My Connection to LGBTQ+ History and the Road Traveled

In October 1998, Matthew Shepard was found nearly dead, hanging from a fence just outside of Laramie, Wyoming. Matthew was 21 years old. His murderers said that he made sexual advances toward them. They robbed and brutally beat him. Matthew died of his wounds six days later in a Fort Collins, Colorado hospital.

Just two years before, I was living in Fort Collins, CO. I was pursuing a master’s degree, had a full-time assistantship as coordinator of multicultural education and training, and had an internship in the Human Rights Advocacy and Education Office, a department of the City of Fort Collins. My work involved listening to complaints of discrimination in public accommodation, housing, and employment. There was also a huge amount of listening, educating, and advocacy. I was given, early in my life and career, a window into others’ realities in ways that helped broaden my awareness and perspective. I learned that many LGBTQ+ people had been living with threats and perpetrated violence. Among them, two of my academic and career mentors. People who identified themselves as working for the utility company had tried to gain access to their home to plant explosives. 

As is the case with ignorance, once lost, space is created for knowledge, curiosity, and transformation. The beginning of a personal transformation started for me then, a journey that I continue to travel. I realized then – with clarity that continues to drive my every interaction – that fighting to end oppression in all its forms, and wherever it exists, must be my living commitment.

Commitment to being an ally to the LGBTQ+ community means that every day, I show up with intention and attention to use my privilege in ways that create more equity. Examples have included:

  • Actively working with and spotlighting the work of LGBTQ+ people.
  • Standing up for members of the DJA team when clients or others have treated them in ways that I or they consider to be biased or offensive.
  • Talking with my son openly about the spectrum of human relationships; “normalizing” forms and expressions of love beyond those that are exclusively part of a dominant narrative.
  • Working with Shiloh’s dad, Pro Football Hall of Famer Richard Dent, to use his platform to speak out in support of same sex marriage in Illinois.
  • Apologizing when I’ve said or done something to a member of the DJA team or a client that has been perceived as a microaggression. My apologies 1) are genuine, 2) invite feedback on preferred future behavior, and 3) are accompanied by a commitment to stop the offensive behavior and immediately and consistently practice the new behavior.
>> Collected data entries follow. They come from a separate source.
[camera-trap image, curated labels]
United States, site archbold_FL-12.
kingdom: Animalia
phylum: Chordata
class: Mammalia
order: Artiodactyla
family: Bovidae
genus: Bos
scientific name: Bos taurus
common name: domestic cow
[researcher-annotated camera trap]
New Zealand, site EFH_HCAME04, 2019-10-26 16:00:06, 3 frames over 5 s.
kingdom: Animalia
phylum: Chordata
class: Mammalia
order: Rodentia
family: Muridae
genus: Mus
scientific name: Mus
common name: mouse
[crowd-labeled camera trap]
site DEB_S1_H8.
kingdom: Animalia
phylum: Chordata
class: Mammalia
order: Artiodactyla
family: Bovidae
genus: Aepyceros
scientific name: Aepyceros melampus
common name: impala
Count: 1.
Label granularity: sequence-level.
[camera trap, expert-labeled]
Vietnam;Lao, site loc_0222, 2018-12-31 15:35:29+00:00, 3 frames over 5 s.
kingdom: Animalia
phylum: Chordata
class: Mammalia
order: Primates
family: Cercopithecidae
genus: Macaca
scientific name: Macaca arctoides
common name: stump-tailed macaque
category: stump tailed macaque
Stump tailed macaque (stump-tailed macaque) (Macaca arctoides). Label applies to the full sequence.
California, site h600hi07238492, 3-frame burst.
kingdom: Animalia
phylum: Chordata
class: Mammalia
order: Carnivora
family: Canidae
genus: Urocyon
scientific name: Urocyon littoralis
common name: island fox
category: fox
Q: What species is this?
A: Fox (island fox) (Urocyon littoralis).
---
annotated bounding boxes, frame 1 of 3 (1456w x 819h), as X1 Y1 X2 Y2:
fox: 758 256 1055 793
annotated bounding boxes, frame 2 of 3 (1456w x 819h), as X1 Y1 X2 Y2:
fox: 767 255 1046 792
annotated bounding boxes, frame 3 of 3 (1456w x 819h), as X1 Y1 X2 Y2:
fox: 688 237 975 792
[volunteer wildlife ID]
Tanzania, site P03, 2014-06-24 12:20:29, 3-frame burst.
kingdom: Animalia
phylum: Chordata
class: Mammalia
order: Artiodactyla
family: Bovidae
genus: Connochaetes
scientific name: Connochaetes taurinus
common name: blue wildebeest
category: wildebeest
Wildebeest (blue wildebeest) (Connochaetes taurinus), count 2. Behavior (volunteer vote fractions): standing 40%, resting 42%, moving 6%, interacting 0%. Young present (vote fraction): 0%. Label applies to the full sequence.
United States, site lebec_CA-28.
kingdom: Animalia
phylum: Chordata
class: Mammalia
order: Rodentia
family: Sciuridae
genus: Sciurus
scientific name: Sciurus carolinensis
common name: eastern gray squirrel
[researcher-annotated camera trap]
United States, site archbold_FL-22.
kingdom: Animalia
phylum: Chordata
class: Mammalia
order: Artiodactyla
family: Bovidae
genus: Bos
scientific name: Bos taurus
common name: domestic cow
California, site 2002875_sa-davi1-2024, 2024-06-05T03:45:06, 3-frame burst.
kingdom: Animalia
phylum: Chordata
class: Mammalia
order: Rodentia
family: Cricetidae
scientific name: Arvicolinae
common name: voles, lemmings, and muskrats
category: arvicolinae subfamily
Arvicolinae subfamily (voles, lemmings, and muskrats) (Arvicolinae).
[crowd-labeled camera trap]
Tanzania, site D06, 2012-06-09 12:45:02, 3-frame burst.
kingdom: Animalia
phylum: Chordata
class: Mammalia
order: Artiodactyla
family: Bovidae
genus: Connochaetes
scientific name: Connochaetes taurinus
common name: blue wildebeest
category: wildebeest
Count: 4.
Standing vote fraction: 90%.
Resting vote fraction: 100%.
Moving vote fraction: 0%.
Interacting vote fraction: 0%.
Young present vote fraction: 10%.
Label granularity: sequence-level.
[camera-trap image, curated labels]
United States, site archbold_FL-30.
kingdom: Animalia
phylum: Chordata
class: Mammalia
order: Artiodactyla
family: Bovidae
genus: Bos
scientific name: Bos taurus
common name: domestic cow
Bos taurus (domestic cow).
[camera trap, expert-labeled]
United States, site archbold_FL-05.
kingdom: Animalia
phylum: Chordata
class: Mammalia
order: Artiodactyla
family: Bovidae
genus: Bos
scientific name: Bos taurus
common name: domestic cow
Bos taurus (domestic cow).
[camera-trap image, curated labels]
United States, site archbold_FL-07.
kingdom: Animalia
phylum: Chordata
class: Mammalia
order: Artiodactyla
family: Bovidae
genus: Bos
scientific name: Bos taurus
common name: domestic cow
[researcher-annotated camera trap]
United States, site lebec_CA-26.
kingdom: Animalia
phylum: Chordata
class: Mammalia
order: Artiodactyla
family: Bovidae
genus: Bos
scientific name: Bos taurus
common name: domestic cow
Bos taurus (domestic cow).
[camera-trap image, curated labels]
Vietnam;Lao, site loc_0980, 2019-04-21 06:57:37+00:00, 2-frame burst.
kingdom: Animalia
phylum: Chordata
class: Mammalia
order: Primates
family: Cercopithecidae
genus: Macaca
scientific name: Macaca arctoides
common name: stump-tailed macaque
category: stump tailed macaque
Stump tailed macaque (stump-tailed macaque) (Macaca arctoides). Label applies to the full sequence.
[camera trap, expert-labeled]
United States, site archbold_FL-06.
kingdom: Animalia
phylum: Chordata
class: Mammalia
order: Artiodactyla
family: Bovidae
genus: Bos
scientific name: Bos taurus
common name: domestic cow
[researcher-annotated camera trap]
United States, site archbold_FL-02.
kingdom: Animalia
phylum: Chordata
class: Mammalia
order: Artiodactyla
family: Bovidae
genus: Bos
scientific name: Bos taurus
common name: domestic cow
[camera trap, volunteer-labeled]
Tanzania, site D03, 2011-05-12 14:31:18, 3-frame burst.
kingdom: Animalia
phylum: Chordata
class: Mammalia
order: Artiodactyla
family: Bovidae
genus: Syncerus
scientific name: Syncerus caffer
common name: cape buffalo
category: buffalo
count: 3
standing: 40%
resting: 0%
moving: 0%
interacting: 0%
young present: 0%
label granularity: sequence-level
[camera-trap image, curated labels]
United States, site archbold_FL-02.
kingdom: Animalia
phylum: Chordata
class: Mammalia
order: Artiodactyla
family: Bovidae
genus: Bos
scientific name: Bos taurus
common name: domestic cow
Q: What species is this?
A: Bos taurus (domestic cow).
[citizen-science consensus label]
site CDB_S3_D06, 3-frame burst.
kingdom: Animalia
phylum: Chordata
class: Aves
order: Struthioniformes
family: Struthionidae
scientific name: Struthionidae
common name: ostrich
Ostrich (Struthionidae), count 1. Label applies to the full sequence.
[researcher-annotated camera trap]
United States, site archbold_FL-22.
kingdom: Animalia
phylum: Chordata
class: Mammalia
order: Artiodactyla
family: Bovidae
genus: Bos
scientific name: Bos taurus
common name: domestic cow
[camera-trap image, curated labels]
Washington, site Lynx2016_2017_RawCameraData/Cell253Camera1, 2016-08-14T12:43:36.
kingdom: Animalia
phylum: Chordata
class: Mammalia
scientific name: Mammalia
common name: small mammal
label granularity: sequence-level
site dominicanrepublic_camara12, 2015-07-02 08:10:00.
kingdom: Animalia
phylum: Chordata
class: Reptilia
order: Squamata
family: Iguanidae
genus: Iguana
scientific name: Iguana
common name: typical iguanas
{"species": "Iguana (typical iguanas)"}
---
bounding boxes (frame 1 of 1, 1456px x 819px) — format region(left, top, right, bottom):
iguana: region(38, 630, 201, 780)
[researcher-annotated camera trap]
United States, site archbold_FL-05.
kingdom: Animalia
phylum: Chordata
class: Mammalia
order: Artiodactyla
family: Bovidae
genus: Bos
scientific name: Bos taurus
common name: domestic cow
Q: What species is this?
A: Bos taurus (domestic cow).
I don’t always show up the way that I want to show up. My intentions and impact are not a one-to-one match. But getting it wrong sometimes is no reason to stop trying, particularly if my commitment to being an ally is rooted in a desire to end oppression, not just pat myself on the back for being woke. 

This may be the most important lesson I’ve learned: ending oppression is in my own best interest. 

First they came for the Communists 

And I did not speak out 

Because I was not a Communist 

Then they came for the Socialists 

And I did not speak out 

Because I was not a Socialist

Then they came for the trade unionists 

And I did not speak out 

Because I was not a trade unionist 

Then they came for the Jews 

And I did not speak out 

Because I was not a Jew 

Then they came for me 

And there was no one left 

To speak out for me.

Martin Niemöller 

Hate targeting people I loved was a sounding bell for me. Matthew Shepard’s brutal murder was a sounding bell for so many others. I wish it wouldn’t have taken his violent-filled loss of life for so many of us to really lean in and listen to the voices of people who have for years been sharing the often pain-filled reality. For those who are still at a crossroad – who are filled with shame about biases that were ingrained in us and blind spots that we need to reckon with – now’s the time to make a new commitment. From this point forward it's all about what we do now and next, how we use our areas of privilege to bring more equity, justice, and inclusion to the world. As for me: it’s humbling, often exhausting, and intensely gratifying work.

How about you: what’s your next move?